5. The method according to claim 1 wherein said sampling step includes sampling said output signals after a delay greater than a specified maximum delay for change in any output signal.

6. The method according to claim 1, further including the step of dumping internal states of said reference element and said resetting step comprises restoring internal states of said reference element in response to predefined input sequence signals in order to generate output signals corresponding to known patterns at known cycles of said reference element without response to all input sequence patterns following said resetting step.

7. The method according to claim 1, further including the step of providing high-impedance terminations of input terminals and output terminals of said reference element.

8. The method according to claim 1 wherein said reference element includes time-shared input/output terminals and wherein said method further includes the step of sensing fully states of said input/output terminals.
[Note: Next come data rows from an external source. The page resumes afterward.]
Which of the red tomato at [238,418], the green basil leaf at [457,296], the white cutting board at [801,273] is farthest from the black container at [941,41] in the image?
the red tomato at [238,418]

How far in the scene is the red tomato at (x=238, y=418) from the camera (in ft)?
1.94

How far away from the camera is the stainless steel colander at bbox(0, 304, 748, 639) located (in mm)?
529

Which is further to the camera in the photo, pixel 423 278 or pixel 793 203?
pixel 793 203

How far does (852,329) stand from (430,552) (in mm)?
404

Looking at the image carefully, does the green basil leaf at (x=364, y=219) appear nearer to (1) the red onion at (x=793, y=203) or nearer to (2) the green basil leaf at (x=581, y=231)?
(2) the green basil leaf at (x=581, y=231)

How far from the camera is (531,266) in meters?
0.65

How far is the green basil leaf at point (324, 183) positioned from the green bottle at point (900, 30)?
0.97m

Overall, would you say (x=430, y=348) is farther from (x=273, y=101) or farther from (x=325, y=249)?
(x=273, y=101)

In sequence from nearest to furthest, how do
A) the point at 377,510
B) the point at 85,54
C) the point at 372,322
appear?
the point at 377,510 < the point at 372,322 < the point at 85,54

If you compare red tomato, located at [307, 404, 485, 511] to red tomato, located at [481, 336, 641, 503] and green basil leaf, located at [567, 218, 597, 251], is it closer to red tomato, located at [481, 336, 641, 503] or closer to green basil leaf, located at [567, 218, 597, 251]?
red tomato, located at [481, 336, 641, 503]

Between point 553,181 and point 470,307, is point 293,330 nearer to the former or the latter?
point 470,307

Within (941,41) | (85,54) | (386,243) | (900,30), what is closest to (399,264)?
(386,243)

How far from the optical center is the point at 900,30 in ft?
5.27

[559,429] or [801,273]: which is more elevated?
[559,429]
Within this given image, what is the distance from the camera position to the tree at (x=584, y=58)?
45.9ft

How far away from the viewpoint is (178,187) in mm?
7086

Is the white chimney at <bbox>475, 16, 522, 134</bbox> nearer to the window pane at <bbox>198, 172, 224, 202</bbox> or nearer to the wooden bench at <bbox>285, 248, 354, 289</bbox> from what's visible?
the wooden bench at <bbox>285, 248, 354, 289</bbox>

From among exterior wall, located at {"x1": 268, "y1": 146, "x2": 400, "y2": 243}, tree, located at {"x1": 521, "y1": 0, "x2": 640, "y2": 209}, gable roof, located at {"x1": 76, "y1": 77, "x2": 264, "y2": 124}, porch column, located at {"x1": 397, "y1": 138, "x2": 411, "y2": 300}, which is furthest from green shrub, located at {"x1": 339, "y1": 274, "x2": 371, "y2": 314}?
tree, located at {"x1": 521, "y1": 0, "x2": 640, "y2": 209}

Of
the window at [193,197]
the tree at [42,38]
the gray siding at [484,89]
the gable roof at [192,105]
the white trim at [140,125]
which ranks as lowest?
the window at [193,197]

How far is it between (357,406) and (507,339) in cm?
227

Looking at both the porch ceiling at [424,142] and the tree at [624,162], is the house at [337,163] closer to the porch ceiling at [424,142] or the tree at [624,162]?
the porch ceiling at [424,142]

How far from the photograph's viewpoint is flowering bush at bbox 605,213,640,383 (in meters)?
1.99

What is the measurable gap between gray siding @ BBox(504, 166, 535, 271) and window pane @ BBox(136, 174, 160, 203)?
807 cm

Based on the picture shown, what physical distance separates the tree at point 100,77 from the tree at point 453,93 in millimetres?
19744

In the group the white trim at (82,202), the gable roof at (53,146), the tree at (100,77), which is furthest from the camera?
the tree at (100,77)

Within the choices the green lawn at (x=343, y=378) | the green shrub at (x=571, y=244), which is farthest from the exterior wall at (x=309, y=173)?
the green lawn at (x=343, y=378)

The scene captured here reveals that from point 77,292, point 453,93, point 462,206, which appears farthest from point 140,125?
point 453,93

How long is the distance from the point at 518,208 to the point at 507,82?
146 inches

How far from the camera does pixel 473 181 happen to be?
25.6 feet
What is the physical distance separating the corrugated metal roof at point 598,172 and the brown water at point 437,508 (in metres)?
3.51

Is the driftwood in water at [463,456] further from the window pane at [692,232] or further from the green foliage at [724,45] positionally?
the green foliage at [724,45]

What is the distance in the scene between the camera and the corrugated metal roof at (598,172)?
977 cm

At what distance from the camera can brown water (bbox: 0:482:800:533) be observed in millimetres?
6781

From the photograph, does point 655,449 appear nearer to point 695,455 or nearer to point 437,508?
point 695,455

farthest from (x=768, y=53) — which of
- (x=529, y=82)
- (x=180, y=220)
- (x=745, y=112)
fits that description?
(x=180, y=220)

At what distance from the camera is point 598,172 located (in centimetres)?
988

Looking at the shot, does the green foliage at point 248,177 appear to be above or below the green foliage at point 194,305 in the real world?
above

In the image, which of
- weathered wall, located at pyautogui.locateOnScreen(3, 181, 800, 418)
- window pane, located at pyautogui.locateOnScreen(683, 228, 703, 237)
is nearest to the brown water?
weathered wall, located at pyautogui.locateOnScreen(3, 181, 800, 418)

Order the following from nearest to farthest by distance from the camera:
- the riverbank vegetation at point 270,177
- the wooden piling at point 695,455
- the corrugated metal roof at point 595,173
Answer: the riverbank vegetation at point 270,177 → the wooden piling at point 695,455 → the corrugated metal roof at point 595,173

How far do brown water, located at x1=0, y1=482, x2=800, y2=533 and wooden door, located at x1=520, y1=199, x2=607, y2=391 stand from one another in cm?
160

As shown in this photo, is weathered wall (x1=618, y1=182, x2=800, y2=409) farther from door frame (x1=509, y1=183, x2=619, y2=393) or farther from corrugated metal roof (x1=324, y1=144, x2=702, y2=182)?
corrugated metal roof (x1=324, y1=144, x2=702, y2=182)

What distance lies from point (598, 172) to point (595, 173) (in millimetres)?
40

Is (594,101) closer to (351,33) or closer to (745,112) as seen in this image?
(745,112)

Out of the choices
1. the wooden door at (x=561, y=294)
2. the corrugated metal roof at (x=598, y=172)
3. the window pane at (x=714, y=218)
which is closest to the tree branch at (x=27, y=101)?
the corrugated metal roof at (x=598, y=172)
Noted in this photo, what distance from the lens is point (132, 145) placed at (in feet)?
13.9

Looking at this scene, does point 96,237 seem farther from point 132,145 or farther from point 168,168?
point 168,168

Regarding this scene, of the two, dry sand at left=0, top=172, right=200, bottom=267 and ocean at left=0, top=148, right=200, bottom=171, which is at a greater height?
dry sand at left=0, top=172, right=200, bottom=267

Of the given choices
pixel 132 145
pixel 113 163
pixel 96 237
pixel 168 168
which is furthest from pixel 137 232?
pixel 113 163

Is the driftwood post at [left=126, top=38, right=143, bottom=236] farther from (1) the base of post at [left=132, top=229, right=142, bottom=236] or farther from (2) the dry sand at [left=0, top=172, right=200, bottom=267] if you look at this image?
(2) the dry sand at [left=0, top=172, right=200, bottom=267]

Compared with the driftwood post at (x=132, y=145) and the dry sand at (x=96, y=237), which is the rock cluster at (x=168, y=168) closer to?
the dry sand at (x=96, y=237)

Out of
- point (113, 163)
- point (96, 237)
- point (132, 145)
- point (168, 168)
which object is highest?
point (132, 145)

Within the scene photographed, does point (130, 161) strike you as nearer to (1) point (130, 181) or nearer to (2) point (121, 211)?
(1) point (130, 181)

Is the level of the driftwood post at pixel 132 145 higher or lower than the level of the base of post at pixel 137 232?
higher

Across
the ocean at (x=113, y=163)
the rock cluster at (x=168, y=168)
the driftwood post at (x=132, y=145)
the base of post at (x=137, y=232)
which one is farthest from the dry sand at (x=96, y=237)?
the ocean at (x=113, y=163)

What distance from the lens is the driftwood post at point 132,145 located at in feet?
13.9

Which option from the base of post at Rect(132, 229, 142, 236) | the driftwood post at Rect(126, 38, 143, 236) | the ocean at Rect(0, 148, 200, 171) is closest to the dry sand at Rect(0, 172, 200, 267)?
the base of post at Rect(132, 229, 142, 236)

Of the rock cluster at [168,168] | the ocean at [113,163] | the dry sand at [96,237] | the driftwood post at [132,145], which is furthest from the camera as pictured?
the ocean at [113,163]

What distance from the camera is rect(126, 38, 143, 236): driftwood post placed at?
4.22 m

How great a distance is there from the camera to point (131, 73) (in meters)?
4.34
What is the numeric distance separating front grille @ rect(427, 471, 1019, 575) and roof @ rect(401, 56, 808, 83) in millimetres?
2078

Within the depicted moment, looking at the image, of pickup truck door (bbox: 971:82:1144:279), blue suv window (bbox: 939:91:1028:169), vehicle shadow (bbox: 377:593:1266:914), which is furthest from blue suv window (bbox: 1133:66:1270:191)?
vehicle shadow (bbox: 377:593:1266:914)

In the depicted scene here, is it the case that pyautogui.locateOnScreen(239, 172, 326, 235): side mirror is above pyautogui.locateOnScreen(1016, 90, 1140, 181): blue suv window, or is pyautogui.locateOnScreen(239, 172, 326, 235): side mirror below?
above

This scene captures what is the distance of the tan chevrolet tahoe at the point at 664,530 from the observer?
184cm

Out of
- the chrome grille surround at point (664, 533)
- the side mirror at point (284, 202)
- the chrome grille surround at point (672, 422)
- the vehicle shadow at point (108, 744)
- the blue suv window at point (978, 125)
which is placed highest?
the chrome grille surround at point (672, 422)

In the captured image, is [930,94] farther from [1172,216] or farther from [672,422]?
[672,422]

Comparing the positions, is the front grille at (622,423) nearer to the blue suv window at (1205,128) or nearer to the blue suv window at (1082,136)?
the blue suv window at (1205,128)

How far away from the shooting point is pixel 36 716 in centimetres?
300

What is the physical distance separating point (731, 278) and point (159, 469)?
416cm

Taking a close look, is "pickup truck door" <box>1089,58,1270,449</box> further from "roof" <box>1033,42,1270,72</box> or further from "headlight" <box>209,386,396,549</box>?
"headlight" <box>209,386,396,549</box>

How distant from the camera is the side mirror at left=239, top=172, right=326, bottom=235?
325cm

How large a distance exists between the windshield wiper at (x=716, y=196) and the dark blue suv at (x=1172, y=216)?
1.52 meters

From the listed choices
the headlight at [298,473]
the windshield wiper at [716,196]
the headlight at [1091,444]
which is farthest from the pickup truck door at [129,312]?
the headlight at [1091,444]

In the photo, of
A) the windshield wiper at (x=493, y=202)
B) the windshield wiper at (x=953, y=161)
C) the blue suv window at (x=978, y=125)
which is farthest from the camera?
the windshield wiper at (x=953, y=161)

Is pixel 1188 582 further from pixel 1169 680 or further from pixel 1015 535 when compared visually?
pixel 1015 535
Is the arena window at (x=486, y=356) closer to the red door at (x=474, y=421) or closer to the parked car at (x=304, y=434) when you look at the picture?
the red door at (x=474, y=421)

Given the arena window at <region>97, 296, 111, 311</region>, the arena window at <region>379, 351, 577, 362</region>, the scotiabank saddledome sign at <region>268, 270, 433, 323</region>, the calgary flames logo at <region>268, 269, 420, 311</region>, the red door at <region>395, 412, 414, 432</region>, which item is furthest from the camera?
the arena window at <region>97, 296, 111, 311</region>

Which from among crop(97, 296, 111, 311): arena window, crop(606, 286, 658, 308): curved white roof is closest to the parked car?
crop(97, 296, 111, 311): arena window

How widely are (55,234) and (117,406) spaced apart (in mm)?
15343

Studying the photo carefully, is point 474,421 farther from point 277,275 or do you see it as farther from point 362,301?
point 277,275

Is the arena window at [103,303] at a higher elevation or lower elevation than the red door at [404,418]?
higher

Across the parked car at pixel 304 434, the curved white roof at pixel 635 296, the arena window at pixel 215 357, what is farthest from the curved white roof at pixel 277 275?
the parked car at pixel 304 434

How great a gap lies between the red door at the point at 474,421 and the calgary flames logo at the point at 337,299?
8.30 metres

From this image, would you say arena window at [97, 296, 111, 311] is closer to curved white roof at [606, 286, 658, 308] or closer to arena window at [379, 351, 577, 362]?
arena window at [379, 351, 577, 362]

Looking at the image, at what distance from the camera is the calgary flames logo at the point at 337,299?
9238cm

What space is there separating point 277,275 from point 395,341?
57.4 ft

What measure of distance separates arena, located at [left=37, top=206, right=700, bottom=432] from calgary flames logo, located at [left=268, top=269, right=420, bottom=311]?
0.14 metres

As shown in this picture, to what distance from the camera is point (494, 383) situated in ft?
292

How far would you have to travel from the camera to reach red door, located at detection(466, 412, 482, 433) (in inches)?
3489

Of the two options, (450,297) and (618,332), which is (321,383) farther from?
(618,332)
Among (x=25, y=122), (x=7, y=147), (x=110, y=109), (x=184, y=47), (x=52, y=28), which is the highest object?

9. The method according to claim 1, further including the step of prestoring said sequence of input signals prior to said presenting step in a memory means.

10. The method according to claim 9, further including the step of prestoring repetitive segments of said sequence of input signals as a single segment.

11. For use in an apparatus for modeling operation of a digital system as a simulation model responsive to a sequence of clock cycles, an apparatus for modeling operation of at least one complex digital device, including a dynamic device, within said simulation model, said apparatus comprising input register means for temporarily storing at least a single parallel pattern of input signals;

means for coupling a sample of said device to be modeled as a reference element to receive said input signals representative of a predetermined sequence of input patterns from said input register means;

means coupled to said reference element coupling means for controlling clocking of said reference element independent of said simulation model, said clock controlling means being operative to start, cycle and stop operation of said reference element at preselectable clock cycles unrelated to states of said reference element;

means coupled to said reference element coupling means for presenting said sequence of input patterns;

said presenting means being operative to reset said devices to repeatedly present said sequence of input patterns to said device and to increment the number of clock cycles of said sequence with each new input pattern prior to repeating prior segments of said sequence until an entire sequence of input patterns has been presented to said reference element;

means coupled to said reference element coupling means for sampling output signals of said reference element at a defined time after a last one of said input patterns in a sequence; and

means coupled to said presenting means and responsive to said simulation model for receiving and storing a next input pattern in said sequence.

12. The apparatus according to claim 11 wherein said presenting means is operative for activating a reset means of said device prior to repeating prior segments of said sequence.

13. The apparatus according to claim 11 wherein said presenting means is operative for activating a predefined resetting pattern or sequence of patterns coupled to a reset means of said device prior to repeating prior segments of said sequence.

14. The apparatus according to claim 11 wherein said sampling means includes means for providing high-impedance terminations of input terminals and output terminals of said reference element.

15. The apparatus according to claim 11 wherein said presenting means includes means for storing at least a segment of said input pattern sequence for presenting said input pattern sequence at a controlled rate to said reference element, said controlled rate being greater than a rate of receipt of input pattern signals by said storing means.